(Source data)
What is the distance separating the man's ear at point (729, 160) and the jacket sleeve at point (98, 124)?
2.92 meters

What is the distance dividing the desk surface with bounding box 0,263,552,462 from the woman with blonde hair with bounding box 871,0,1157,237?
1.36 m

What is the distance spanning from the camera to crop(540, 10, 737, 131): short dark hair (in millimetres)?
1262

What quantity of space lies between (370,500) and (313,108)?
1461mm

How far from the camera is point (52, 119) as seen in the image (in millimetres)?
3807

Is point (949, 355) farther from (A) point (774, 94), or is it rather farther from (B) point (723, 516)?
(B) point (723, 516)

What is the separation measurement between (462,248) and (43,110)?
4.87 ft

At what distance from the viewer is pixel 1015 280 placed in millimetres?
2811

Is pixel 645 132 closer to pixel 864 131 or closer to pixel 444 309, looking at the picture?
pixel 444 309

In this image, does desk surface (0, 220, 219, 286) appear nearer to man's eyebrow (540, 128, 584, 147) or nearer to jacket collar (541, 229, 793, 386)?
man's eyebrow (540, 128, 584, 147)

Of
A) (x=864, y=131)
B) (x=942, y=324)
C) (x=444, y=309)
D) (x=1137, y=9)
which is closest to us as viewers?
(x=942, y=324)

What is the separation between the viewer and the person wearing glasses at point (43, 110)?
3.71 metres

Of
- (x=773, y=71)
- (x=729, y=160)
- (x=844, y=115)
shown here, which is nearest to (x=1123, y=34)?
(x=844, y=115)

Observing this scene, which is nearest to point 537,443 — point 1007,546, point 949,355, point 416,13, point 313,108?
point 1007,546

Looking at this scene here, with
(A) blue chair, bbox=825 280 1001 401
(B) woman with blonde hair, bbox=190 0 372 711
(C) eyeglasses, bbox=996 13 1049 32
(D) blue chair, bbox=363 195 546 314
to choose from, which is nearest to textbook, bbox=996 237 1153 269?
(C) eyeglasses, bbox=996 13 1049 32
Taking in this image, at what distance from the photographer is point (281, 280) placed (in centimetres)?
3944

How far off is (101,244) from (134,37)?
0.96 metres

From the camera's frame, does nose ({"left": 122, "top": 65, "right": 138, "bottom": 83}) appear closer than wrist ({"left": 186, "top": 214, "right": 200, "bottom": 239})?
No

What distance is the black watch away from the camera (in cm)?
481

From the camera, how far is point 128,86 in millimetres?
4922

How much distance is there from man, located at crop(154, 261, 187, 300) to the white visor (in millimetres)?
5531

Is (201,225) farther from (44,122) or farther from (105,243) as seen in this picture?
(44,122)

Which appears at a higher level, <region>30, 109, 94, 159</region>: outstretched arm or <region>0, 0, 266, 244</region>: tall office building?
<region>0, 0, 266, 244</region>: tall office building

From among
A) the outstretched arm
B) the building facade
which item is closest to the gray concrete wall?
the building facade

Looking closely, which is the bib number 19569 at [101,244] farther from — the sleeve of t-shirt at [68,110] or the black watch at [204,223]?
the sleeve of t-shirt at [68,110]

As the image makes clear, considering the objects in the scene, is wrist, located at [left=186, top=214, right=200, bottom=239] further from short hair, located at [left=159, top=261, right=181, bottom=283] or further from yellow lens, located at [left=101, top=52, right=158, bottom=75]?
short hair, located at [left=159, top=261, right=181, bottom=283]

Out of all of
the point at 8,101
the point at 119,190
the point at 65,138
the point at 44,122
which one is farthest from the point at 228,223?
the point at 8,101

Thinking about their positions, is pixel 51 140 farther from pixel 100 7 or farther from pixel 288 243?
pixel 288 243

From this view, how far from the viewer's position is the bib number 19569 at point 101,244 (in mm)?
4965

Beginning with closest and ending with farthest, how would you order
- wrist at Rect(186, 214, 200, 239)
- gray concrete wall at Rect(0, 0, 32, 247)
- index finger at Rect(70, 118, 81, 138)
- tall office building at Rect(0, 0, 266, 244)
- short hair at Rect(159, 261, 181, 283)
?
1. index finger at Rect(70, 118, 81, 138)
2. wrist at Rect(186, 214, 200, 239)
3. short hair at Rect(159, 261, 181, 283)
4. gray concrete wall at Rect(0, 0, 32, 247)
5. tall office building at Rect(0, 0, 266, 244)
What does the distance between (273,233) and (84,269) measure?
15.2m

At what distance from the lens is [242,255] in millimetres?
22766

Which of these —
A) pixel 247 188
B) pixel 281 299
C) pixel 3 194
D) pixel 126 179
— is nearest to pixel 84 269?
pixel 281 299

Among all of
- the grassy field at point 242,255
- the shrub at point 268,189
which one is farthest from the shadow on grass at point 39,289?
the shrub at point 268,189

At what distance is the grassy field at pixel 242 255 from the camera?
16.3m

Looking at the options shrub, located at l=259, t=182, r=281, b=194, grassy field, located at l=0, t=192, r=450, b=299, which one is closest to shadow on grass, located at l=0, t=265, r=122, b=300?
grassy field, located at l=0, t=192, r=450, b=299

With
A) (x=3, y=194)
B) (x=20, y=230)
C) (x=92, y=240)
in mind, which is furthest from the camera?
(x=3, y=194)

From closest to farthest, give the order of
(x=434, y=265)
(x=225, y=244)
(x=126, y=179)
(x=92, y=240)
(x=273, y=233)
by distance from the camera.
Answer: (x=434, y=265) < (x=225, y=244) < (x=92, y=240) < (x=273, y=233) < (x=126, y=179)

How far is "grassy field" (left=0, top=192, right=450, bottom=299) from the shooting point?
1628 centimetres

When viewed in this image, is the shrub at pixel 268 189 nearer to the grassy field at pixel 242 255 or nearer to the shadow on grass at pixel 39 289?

> **WHAT IS ASKED**
Reproduce all of the entries above, changing every occurrence of "blue chair" to "blue seat" and leaving everything else the same.

> **WRITTEN RESPONSE**
What is the distance separating the man's ear at point (729, 160) and the jacket sleeve at point (98, 124)?
2.92 meters

What is the distance dividing the desk surface with bounding box 0,263,552,462 from the woman with blonde hair with bounding box 871,0,1157,237?
1.36 m

What is the distance spanning from the camera to crop(540, 10, 737, 131): short dark hair (in millimetres)?
1262

What quantity of space lies between (370,500) and (313,108)?
1461mm

How far from the camera is point (52, 119) as seen in the image (in millimetres)?
3807

Is point (949, 355) farther from (A) point (774, 94), or is it rather farther from (B) point (723, 516)?
(B) point (723, 516)

What is the separation measurement between (462,248) and (43,110)?
4.87 ft

At what distance from the viewer is pixel 1015 280 placed in millimetres?
2811

Is pixel 645 132 closer to pixel 864 131 or closer to pixel 444 309, looking at the picture?
pixel 444 309

In this image, does desk surface (0, 220, 219, 286) appear nearer to man's eyebrow (540, 128, 584, 147) or nearer to jacket collar (541, 229, 793, 386)?
man's eyebrow (540, 128, 584, 147)

Of
A) (x=864, y=131)
B) (x=942, y=324)
C) (x=444, y=309)
D) (x=1137, y=9)
which is closest to us as viewers?
(x=942, y=324)

What is the separation between the viewer and the person wearing glasses at point (43, 110)?
3.71 metres

Of
- (x=773, y=71)
- (x=729, y=160)
- (x=844, y=115)
shown here, which is nearest to (x=1123, y=34)?
(x=844, y=115)

Observing this scene, which is nearest to point 537,443 — point 1007,546, point 949,355, point 416,13, point 313,108?
point 1007,546

Looking at this scene here, with
(A) blue seat, bbox=825 280 1001 401
(B) woman with blonde hair, bbox=190 0 372 711
(C) eyeglasses, bbox=996 13 1049 32
(D) blue seat, bbox=363 195 546 314
to choose from, which is nearest to textbook, bbox=996 237 1153 269?
(C) eyeglasses, bbox=996 13 1049 32
Taking in this image, at what distance from the photographer is point (281, 280) placed (in centimetres)?
3944

How far off is (101,244) from (134,37)?
0.96 metres

From the camera's frame, does nose ({"left": 122, "top": 65, "right": 138, "bottom": 83}) appear closer than wrist ({"left": 186, "top": 214, "right": 200, "bottom": 239})?
No

What distance is the black watch away from the camera (in cm)?
481

From the camera, how far is point 128,86 in millimetres?
4922

How much distance is there from man, located at crop(154, 261, 187, 300) to the white visor (in millimetres)?
5531

Is (201,225) farther from (44,122) or farther from (105,243) as seen in this picture?
(44,122)

Which appears at a higher level, <region>30, 109, 94, 159</region>: outstretched arm or <region>0, 0, 266, 244</region>: tall office building?
<region>0, 0, 266, 244</region>: tall office building

From among
A) the outstretched arm
B) the building facade
which item is closest to the gray concrete wall?
the building facade

Looking closely, which is the bib number 19569 at [101,244] farther from — the sleeve of t-shirt at [68,110] or the black watch at [204,223]?
the sleeve of t-shirt at [68,110]

As the image makes clear, considering the objects in the scene, is wrist, located at [left=186, top=214, right=200, bottom=239] further from short hair, located at [left=159, top=261, right=181, bottom=283] or further from yellow lens, located at [left=101, top=52, right=158, bottom=75]?
short hair, located at [left=159, top=261, right=181, bottom=283]

Out of all of
the point at 8,101
the point at 119,190
the point at 65,138
the point at 44,122
which one is farthest from the point at 228,223?
the point at 8,101

Thinking about their positions, is pixel 51 140 farther from pixel 100 7 or farther from pixel 288 243?
pixel 288 243

From this view, how far from the viewer's position is the bib number 19569 at point 101,244 (in mm)?
4965

Beginning with closest and ending with farthest, how would you order
- wrist at Rect(186, 214, 200, 239)
- gray concrete wall at Rect(0, 0, 32, 247)
- index finger at Rect(70, 118, 81, 138)
- tall office building at Rect(0, 0, 266, 244)
- short hair at Rect(159, 261, 181, 283)
?
1. index finger at Rect(70, 118, 81, 138)
2. wrist at Rect(186, 214, 200, 239)
3. short hair at Rect(159, 261, 181, 283)
4. gray concrete wall at Rect(0, 0, 32, 247)
5. tall office building at Rect(0, 0, 266, 244)
What does the distance between (273,233) and (84,269) measure?
15.2m

At what distance from the lens is [242,255] in millimetres?
22766

Which of these —
A) pixel 247 188
B) pixel 281 299
C) pixel 3 194
D) pixel 126 179
— is nearest to pixel 84 269?
pixel 281 299

Among all of
- the grassy field at point 242,255
- the shrub at point 268,189
which one is farthest from the shadow on grass at point 39,289?
the shrub at point 268,189

At what distance is the grassy field at pixel 242 255 from the camera?
16.3m

Looking at the options shrub, located at l=259, t=182, r=281, b=194, grassy field, located at l=0, t=192, r=450, b=299, which one is closest to shadow on grass, located at l=0, t=265, r=122, b=300?
grassy field, located at l=0, t=192, r=450, b=299

With
A) (x=3, y=194)
B) (x=20, y=230)
C) (x=92, y=240)
in mind, which is furthest from the camera?
(x=3, y=194)

From closest to farthest, give the order of
(x=434, y=265)
(x=225, y=244)
(x=126, y=179)
(x=92, y=240)
(x=273, y=233)
by distance from the camera.
Answer: (x=434, y=265) < (x=225, y=244) < (x=92, y=240) < (x=273, y=233) < (x=126, y=179)

How far is "grassy field" (left=0, top=192, right=450, bottom=299) from the shooting point?
1628 centimetres

When viewed in this image, is the shrub at pixel 268 189 nearer to the grassy field at pixel 242 255 or nearer to the shadow on grass at pixel 39 289?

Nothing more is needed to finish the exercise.